-------- Exercise inputs --------

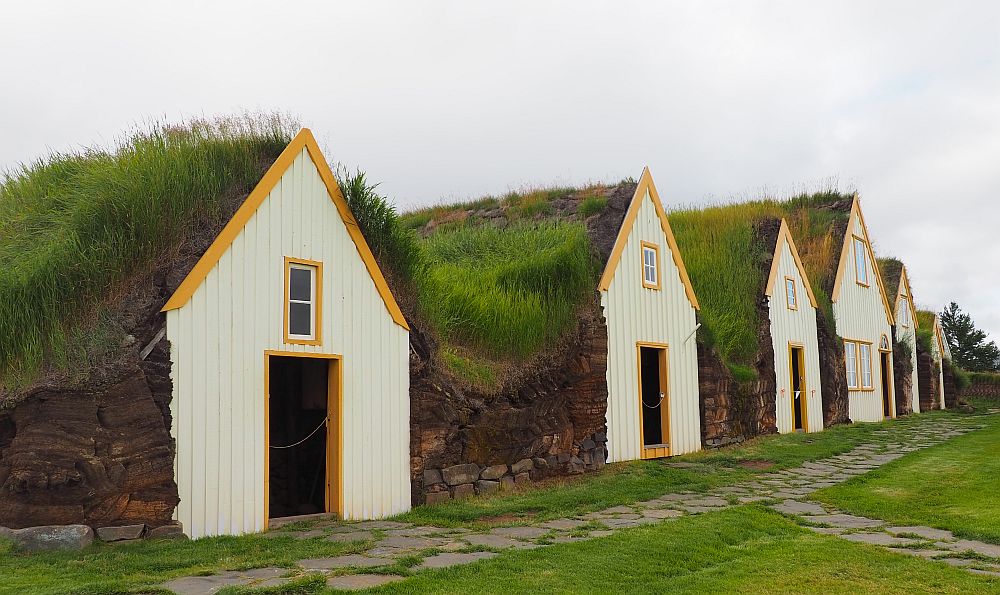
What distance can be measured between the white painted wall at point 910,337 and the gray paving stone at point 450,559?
28123 mm

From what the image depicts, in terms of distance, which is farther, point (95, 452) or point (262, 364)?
point (262, 364)

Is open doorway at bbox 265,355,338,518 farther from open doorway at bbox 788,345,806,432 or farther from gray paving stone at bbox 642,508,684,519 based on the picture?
open doorway at bbox 788,345,806,432

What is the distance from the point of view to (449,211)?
24.0 m

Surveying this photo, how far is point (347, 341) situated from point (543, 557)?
4115 mm

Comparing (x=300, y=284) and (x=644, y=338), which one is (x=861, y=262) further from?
(x=300, y=284)

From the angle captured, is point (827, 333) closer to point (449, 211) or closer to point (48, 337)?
point (449, 211)

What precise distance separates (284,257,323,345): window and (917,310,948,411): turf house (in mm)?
30623

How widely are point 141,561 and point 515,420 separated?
6560 millimetres

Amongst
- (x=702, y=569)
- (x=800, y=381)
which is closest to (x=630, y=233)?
(x=800, y=381)

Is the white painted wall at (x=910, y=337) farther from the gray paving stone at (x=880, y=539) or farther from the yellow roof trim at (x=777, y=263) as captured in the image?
the gray paving stone at (x=880, y=539)

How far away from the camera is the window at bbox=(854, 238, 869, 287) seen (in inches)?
1129

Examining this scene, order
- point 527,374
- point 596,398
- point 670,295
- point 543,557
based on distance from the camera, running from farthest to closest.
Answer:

--------

Objective:
Reproduce verbatim the part of the entries that opens with the line containing "Is open doorway" and closes with the line containing "6560 millimetres", including both of those lines.

In response:
Is open doorway at bbox 265,355,338,518 farther from open doorway at bbox 788,345,806,432 or farther from gray paving stone at bbox 642,508,684,519 based on the picture?
open doorway at bbox 788,345,806,432

What is the distance from the point of view to (449,211)?
24.0 m

Surveying this photo, how far is point (347, 341) situated from point (543, 557)?
4115 mm

Comparing (x=300, y=284) and (x=644, y=338), which one is (x=861, y=262) further from?
(x=300, y=284)

From the angle captured, is point (827, 333) closer to point (449, 211) or closer to point (48, 337)?
point (449, 211)

What precise distance separates (284,257,323,345): window and (917,310,948,411): turf house (in mm)?
30623

How widely are point 141,561 and point 515,420 separated?
6560 millimetres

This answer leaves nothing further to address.